## Work instruction
Within the listing below, please copy exactly the lines between the line holding "family: Elephantidae" and the line holding "category: n. short-tailed shrew", inclusive.

## Available data
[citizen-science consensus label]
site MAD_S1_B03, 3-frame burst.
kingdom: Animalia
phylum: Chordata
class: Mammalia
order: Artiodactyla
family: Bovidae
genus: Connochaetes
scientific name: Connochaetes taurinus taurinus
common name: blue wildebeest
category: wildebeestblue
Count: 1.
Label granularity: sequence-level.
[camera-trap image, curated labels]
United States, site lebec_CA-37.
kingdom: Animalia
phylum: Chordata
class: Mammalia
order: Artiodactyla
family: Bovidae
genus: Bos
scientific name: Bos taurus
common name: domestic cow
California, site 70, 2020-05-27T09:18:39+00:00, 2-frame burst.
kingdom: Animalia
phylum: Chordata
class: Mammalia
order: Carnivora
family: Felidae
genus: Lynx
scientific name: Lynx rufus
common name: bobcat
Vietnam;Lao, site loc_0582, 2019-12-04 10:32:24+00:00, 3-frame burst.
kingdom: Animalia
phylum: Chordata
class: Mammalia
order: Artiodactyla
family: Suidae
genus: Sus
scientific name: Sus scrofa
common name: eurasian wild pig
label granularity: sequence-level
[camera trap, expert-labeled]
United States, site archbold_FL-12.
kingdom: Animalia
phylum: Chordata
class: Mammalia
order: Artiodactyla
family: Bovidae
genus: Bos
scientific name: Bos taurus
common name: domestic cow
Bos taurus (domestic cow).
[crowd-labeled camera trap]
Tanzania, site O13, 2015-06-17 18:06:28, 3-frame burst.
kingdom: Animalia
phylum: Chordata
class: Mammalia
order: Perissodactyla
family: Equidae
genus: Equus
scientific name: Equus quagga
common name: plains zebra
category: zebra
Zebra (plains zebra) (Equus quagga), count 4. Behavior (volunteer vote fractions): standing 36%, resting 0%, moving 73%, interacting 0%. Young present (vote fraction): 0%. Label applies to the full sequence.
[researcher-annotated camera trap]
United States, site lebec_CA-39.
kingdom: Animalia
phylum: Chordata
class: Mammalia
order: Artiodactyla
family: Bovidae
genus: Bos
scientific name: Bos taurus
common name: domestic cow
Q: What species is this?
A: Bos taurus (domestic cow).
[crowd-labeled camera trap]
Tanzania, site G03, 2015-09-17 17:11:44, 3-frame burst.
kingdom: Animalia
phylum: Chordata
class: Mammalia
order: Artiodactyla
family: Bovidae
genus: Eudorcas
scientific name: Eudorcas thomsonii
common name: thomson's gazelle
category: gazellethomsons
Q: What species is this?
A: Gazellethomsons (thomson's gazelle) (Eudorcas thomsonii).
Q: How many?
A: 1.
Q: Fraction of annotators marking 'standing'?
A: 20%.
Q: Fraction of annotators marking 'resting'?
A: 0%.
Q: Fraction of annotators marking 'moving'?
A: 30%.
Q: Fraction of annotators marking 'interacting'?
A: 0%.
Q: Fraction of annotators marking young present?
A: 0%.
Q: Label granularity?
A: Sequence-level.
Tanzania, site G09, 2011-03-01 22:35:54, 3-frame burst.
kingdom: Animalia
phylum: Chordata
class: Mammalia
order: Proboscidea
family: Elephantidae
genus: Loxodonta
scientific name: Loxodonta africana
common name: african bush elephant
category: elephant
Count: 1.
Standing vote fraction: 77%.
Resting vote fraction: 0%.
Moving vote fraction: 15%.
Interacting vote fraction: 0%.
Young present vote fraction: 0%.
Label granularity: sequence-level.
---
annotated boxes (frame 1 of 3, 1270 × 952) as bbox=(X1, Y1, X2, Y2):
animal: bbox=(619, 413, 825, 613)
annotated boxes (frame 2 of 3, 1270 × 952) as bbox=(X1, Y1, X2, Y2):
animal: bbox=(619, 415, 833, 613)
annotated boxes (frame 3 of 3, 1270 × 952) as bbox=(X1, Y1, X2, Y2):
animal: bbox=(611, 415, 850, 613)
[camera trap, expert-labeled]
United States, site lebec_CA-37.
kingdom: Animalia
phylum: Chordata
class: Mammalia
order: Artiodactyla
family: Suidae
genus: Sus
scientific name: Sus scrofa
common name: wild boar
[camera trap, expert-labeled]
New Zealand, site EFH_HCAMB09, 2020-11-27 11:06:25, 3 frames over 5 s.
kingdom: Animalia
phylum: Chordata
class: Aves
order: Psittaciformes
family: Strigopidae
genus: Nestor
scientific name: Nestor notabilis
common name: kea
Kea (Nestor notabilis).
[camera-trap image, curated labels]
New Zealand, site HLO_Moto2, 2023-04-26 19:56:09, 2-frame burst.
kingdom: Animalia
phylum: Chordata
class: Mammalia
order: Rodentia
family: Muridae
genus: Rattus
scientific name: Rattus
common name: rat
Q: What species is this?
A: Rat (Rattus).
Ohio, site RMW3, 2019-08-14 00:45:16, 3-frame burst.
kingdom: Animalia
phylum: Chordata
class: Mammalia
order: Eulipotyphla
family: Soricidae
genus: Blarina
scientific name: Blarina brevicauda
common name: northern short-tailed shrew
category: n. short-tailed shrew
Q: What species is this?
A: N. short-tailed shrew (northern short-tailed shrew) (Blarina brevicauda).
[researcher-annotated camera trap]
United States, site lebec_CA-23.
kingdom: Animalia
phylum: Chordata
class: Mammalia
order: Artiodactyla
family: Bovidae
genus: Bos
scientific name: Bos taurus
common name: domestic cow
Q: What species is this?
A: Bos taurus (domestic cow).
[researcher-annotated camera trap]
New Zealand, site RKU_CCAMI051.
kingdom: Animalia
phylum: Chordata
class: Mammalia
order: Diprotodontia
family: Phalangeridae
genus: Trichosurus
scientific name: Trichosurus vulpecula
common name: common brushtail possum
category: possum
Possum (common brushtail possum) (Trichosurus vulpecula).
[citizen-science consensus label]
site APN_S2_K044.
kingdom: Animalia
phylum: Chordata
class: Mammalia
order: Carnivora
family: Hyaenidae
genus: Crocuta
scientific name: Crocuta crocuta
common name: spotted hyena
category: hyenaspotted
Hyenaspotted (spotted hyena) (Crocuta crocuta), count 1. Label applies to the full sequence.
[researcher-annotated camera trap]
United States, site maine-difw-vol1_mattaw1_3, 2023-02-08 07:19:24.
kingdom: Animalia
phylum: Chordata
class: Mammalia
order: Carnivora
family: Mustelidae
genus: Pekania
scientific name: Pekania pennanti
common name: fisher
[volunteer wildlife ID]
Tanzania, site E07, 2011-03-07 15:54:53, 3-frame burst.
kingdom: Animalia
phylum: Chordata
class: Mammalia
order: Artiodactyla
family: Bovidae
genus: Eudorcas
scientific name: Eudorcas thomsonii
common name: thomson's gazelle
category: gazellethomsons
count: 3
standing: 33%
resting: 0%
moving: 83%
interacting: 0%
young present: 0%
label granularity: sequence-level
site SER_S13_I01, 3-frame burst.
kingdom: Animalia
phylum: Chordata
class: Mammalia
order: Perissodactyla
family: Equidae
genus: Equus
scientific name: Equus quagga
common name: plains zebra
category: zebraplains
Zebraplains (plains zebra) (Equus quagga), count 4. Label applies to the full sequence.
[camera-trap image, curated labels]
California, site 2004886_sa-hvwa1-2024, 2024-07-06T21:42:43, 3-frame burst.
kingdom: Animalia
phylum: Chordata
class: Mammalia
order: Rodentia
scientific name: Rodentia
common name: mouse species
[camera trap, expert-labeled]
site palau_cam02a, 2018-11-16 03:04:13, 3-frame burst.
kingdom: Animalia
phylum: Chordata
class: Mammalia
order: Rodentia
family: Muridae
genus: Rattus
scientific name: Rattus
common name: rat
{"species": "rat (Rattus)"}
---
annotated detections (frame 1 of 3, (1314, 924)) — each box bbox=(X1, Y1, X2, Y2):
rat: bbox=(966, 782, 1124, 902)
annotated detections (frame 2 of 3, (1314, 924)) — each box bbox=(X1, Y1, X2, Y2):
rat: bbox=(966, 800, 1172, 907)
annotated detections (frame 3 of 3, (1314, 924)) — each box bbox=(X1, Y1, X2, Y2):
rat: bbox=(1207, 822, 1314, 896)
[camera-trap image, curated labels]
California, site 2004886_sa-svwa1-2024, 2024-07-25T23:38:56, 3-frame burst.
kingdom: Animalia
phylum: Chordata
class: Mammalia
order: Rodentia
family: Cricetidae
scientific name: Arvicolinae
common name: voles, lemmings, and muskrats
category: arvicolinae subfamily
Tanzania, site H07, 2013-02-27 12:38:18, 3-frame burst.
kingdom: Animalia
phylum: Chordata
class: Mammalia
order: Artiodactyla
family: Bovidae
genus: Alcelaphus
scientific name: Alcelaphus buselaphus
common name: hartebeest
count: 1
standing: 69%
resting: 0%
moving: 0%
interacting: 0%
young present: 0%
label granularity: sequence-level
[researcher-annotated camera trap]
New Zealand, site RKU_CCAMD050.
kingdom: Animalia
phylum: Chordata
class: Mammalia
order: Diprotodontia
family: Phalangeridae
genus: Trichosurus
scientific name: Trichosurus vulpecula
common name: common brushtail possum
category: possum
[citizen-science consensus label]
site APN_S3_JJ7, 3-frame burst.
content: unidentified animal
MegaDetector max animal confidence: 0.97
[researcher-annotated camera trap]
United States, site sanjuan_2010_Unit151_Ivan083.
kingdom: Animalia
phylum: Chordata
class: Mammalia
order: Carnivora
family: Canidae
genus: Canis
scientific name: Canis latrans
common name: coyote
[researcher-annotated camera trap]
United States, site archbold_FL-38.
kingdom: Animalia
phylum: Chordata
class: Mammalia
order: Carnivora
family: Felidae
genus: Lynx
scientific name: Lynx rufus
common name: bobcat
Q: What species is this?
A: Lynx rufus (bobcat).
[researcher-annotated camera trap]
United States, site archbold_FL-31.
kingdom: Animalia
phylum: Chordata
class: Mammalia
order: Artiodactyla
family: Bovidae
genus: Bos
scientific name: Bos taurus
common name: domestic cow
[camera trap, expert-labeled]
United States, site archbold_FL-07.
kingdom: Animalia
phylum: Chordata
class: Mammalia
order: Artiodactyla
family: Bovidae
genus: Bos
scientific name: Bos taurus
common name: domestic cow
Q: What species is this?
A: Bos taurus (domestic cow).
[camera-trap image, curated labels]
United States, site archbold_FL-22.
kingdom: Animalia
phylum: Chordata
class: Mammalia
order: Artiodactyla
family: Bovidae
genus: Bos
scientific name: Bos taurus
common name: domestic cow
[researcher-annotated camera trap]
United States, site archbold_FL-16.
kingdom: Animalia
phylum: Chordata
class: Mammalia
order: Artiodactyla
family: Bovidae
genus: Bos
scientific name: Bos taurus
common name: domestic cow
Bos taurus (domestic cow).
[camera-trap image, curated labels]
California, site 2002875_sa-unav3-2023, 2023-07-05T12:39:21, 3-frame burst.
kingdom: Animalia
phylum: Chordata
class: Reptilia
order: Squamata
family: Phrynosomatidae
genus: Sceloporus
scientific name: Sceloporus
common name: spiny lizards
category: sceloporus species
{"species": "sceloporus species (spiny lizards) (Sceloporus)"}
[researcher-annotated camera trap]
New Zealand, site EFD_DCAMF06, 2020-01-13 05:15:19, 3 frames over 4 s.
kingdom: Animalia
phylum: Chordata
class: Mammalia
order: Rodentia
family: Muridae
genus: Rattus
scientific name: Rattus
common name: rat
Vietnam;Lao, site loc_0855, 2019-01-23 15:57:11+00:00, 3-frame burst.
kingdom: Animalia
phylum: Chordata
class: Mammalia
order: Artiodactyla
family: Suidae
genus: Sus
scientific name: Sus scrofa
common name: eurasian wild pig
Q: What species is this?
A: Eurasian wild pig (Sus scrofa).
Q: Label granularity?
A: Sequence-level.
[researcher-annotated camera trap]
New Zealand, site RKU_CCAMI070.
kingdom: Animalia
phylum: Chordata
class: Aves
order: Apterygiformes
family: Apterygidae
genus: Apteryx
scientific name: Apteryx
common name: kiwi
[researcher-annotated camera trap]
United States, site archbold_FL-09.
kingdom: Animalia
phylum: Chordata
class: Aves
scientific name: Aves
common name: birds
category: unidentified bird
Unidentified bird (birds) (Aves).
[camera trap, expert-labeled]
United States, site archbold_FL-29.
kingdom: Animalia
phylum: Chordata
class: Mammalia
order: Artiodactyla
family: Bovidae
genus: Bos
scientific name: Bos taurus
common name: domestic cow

## Solution for this exercise
family: Elephantidae
genus: Loxodonta
scientific name: Loxodonta africana
common name: african bush elephant
category: elephant
Count: 1.
Standing vote fraction: 77%.
Resting vote fraction: 0%.
Moving vote fraction: 15%.
Interacting vote fraction: 0%.
Young present vote fraction: 0%.
Label granularity: sequence-level.
---
annotated boxes (frame 1 of 3, 1270 × 952) as bbox=(X1, Y1, X2, Y2):
animal: bbox=(619, 413, 825, 613)
annotated boxes (frame 2 of 3, 1270 × 952) as bbox=(X1, Y1, X2, Y2):
animal: bbox=(619, 415, 833, 613)
annotated boxes (frame 3 of 3, 1270 × 952) as bbox=(X1, Y1, X2, Y2):
animal: bbox=(611, 415, 850, 613)
[camera trap, expert-labeled]
United States, site lebec_CA-37.
kingdom: Animalia
phylum: Chordata
class: Mammalia
order: Artiodactyla
family: Suidae
genus: Sus
scientific name: Sus scrofa
common name: wild boar
[camera trap, expert-labeled]
New Zealand, site EFH_HCAMB09, 2020-11-27 11:06:25, 3 frames over 5 s.
kingdom: Animalia
phylum: Chordata
class: Aves
order: Psittaciformes
family: Strigopidae
genus: Nestor
scientific name: Nestor notabilis
common name: kea
Kea (Nestor notabilis).
[camera-trap image, curated labels]
New Zealand, site HLO_Moto2, 2023-04-26 19:56:09, 2-frame burst.
kingdom: Animalia
phylum: Chordata
class: Mammalia
order: Rodentia
family: Muridae
genus: Rattus
scientific name: Rattus
common name: rat
Q: What species is this?
A: Rat (Rattus).
Ohio, site RMW3, 2019-08-14 00:45:16, 3-frame burst.
kingdom: Animalia
phylum: Chordata
class: Mammalia
order: Eulipotyphla
family: Soricidae
genus: Blarina
scientific name: Blarina brevicauda
common name: northern short-tailed shrew
category: n. short-tailed shrew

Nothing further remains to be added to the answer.